Contrariamente a lo previsto Elisa empezó a apilar, no los libros que yo le había ido comprando con la intención de poner los cimientos de su futura biblioteca, sino mis propios raídos y subrayados ejemplares que versaban la mayoría de ellos sobre el arte de escribir, ya fuera a través de la sabia orientación de los lingüistas o mediante las cartas escritas por los maestros del estilo que tanto me habían auxiliado en mi grato peregrinaje por los senderos del laberinto de las letras, siempre al acecho del desasosegante dragón de la página en blanco o, lo que es peor, de la mente en negro.
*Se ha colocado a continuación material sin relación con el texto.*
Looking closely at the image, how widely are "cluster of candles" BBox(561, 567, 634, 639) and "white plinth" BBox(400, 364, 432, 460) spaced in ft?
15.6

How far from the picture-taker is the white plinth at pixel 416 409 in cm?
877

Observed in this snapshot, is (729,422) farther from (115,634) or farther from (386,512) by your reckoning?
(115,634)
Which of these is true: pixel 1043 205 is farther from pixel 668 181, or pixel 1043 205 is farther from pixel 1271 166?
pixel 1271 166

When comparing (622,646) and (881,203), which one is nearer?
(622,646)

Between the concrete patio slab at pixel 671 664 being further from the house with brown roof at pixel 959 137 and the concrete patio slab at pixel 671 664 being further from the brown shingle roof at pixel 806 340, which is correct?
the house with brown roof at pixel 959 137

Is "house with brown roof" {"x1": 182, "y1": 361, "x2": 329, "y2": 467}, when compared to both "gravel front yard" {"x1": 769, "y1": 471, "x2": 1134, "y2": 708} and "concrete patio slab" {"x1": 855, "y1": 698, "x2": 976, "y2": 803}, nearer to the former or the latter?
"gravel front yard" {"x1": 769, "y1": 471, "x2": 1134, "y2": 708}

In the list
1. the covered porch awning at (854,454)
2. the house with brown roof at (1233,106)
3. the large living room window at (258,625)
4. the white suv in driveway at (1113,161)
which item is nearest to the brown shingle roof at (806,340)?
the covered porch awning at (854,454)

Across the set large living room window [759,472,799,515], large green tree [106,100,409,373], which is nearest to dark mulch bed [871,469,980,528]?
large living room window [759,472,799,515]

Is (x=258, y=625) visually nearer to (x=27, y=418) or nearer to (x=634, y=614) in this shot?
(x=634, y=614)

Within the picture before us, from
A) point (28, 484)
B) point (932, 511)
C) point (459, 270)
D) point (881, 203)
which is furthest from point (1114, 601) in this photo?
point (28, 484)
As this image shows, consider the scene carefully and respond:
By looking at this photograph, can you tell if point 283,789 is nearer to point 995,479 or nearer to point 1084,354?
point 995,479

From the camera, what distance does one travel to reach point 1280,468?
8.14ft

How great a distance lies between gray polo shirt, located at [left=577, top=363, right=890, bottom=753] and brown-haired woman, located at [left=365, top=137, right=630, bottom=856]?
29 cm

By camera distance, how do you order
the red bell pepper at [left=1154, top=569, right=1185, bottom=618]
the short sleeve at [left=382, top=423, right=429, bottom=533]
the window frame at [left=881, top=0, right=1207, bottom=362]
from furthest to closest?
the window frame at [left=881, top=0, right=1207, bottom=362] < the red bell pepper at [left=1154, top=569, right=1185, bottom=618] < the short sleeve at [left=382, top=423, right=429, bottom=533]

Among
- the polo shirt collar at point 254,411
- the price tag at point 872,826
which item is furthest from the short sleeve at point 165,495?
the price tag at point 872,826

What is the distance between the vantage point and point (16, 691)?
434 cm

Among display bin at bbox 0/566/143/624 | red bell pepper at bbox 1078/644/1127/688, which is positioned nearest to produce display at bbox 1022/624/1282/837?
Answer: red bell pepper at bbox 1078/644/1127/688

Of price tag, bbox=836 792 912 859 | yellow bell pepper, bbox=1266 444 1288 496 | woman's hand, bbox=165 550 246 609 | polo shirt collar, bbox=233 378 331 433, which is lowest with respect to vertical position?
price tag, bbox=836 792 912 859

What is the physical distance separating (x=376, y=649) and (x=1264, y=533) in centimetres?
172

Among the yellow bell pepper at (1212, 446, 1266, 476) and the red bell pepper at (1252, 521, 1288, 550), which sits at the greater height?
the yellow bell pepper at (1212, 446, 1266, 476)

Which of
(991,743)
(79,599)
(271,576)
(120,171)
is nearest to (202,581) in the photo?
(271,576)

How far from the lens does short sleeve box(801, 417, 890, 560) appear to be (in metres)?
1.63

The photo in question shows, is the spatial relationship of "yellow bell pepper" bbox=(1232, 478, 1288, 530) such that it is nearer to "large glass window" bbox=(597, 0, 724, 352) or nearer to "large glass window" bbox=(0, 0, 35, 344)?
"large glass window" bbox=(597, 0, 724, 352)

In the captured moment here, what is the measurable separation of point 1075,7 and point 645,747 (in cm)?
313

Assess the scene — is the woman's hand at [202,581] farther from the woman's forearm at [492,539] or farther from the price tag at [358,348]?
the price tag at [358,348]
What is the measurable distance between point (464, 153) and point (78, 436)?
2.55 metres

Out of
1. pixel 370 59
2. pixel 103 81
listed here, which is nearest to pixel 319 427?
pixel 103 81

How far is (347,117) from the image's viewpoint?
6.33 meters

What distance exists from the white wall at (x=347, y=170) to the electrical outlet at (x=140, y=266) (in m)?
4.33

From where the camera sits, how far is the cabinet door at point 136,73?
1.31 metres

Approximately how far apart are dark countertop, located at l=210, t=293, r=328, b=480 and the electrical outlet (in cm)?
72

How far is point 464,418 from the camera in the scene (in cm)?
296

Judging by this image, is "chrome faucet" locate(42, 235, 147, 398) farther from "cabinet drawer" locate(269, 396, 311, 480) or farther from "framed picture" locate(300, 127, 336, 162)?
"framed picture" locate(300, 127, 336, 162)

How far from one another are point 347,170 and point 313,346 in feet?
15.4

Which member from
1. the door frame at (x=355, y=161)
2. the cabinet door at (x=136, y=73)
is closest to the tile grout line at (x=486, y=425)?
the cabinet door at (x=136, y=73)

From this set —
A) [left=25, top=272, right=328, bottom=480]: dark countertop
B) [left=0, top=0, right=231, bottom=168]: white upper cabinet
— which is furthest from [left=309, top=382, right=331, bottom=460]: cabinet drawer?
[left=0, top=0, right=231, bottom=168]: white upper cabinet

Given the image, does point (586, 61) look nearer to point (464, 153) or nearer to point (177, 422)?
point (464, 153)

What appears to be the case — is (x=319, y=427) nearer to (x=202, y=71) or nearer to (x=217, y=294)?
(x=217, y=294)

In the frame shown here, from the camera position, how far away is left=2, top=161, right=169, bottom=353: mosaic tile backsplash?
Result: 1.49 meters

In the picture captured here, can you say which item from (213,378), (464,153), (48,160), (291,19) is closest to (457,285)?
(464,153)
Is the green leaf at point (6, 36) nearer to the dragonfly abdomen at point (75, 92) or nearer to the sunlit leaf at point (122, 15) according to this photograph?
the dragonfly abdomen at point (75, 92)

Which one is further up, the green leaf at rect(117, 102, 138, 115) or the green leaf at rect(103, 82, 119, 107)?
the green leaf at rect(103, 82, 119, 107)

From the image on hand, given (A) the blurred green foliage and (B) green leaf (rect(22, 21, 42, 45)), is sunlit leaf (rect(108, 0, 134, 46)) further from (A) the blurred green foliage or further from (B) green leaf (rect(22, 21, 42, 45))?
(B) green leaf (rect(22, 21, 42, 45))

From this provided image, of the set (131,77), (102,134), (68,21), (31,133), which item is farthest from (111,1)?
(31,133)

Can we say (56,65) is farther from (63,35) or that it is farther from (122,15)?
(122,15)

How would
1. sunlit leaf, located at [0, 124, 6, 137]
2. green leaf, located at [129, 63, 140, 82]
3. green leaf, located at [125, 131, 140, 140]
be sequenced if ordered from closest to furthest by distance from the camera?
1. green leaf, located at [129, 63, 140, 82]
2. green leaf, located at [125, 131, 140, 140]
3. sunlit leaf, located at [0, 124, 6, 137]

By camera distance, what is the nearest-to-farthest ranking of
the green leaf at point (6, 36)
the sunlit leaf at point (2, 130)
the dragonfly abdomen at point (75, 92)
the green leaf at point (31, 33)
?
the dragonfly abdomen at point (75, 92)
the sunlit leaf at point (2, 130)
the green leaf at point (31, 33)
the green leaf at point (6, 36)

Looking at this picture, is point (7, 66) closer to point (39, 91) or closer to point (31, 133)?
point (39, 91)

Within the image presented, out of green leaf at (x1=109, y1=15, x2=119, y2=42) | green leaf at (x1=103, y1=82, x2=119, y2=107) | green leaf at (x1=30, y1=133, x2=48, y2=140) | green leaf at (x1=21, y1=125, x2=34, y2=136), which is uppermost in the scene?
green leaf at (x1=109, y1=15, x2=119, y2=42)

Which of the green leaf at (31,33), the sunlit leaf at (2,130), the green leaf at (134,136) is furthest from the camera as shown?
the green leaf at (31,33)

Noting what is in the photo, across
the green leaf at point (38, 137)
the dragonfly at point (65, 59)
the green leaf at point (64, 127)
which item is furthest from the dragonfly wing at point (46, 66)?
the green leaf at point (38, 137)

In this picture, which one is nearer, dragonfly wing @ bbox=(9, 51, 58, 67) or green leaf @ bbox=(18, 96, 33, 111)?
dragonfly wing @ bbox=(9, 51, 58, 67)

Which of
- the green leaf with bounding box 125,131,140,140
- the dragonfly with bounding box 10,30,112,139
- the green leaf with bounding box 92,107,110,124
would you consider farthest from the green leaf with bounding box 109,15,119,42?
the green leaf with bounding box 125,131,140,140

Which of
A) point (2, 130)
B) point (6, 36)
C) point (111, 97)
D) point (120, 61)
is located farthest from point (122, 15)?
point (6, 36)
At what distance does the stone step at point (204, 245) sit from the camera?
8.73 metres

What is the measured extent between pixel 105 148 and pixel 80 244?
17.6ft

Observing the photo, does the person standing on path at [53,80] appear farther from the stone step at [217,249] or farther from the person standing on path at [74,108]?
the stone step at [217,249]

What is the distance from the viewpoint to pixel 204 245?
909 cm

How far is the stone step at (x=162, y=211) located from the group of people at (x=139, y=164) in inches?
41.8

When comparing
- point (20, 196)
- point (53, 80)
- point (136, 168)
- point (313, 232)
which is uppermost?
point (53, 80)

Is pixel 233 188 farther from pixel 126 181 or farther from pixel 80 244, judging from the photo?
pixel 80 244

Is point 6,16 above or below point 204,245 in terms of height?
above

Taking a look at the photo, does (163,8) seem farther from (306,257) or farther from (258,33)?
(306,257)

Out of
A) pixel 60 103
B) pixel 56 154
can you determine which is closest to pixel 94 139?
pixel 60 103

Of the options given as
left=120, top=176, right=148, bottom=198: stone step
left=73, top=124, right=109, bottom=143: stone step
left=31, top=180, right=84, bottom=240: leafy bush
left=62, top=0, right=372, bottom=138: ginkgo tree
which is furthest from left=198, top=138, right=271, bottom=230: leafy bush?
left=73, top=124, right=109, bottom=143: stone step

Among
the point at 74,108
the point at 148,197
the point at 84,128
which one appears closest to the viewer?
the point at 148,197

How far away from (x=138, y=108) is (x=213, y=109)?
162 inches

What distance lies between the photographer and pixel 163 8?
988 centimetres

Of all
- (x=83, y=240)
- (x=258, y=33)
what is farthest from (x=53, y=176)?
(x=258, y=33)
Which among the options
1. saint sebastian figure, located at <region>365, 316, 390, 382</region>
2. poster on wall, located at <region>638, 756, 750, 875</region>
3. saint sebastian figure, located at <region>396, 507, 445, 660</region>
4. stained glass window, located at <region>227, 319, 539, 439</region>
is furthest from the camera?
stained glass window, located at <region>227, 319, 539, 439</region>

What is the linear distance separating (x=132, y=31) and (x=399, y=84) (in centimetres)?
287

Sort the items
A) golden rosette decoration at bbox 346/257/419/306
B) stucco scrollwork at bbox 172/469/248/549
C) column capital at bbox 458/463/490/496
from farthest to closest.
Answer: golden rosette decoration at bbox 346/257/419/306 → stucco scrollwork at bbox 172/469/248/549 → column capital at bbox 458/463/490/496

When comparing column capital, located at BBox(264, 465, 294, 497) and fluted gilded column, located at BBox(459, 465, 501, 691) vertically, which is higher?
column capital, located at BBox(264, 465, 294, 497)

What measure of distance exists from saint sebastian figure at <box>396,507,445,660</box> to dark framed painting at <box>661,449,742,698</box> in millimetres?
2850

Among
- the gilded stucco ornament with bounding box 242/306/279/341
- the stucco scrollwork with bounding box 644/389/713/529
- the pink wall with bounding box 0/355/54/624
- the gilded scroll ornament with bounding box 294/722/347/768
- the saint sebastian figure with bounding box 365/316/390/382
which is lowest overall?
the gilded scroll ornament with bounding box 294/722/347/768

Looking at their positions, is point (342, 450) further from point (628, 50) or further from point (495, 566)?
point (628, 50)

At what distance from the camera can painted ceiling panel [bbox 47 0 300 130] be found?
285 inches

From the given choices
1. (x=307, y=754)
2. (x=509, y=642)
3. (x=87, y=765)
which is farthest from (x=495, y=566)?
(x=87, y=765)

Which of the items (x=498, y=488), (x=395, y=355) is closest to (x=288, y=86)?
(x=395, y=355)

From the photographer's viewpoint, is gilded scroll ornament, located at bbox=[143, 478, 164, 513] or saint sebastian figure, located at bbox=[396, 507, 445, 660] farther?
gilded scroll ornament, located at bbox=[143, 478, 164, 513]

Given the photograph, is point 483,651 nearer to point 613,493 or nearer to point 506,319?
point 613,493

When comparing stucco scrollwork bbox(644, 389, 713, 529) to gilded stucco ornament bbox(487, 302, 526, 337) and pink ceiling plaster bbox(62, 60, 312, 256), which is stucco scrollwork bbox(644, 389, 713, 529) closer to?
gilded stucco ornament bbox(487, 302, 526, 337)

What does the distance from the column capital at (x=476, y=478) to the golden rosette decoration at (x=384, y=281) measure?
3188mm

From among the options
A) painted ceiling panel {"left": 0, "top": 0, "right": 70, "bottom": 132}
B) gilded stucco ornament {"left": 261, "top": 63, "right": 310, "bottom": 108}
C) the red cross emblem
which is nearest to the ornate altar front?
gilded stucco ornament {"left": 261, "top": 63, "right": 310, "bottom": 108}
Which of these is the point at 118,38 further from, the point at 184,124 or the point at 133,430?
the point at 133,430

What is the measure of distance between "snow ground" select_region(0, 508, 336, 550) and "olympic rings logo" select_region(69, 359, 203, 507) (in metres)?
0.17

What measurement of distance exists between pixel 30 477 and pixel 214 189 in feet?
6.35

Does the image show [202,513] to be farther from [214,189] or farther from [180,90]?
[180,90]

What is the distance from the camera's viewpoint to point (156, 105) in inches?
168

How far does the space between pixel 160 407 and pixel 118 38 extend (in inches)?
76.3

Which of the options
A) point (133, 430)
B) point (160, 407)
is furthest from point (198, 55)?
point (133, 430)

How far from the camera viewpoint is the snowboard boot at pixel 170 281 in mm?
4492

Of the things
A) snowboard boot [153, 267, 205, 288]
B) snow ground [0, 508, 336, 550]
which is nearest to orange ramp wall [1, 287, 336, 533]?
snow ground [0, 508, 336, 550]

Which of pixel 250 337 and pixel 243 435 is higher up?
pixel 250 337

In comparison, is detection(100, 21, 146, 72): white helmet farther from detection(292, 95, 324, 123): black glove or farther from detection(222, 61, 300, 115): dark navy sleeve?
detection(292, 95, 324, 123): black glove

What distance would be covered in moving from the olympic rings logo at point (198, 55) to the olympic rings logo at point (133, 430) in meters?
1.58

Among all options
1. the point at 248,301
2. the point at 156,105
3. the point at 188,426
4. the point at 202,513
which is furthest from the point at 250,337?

Elisa continuó con su ejercicio de escarda, poda y desbroce y en un pispás había colmado en una primera criba unas seis cajas de los volúmenes que encontraba mientras yo fingía hacerme el despistado. La verdad es que me descuidé porque un par de semanas atrás había recibido de su parte una reprimenda furibunda tras encontrar sobre mi mesilla de noche uno de los ejemplares de su colección. Lo cierto es que los primeros libros que desaparecieron de mi estantería fueron las obras completas de dos maestros insustituibles: Shakespeare y Borges. Así también me traslado yo. ¿Qué haría a partir de ahora sin la posibilidad de sumergirme en esos dos océanos de sabiduría y belleza?


No dije nada porque todas las actas de la historia de la belleza fueron concebidas precisamente para tal fin, pero a veces la jubilación antes de hora suele ser un reto para determinadas personas…


Y dicho y hecho el cambio precipitó el desenlace tanto tiempo aplazado y decidí en ese mismo momento iniciar la escritura de una novela corta que a falta de un título definitivo designaría con el nombre de ella unido a la estación del año. Toda aquella sucesión de anécdotas y sucesos rituales catapultaron mi memoria a tiempos atrás cuando Elisa y yo formulamos un pacto para cuando uno de los dos cruzara al otro lado. Y entonces caí en la cuenta de que era más interesante que Chakespeare y Borges quedaran en su poder.


Era obvio que ya estábamos en distinto lado.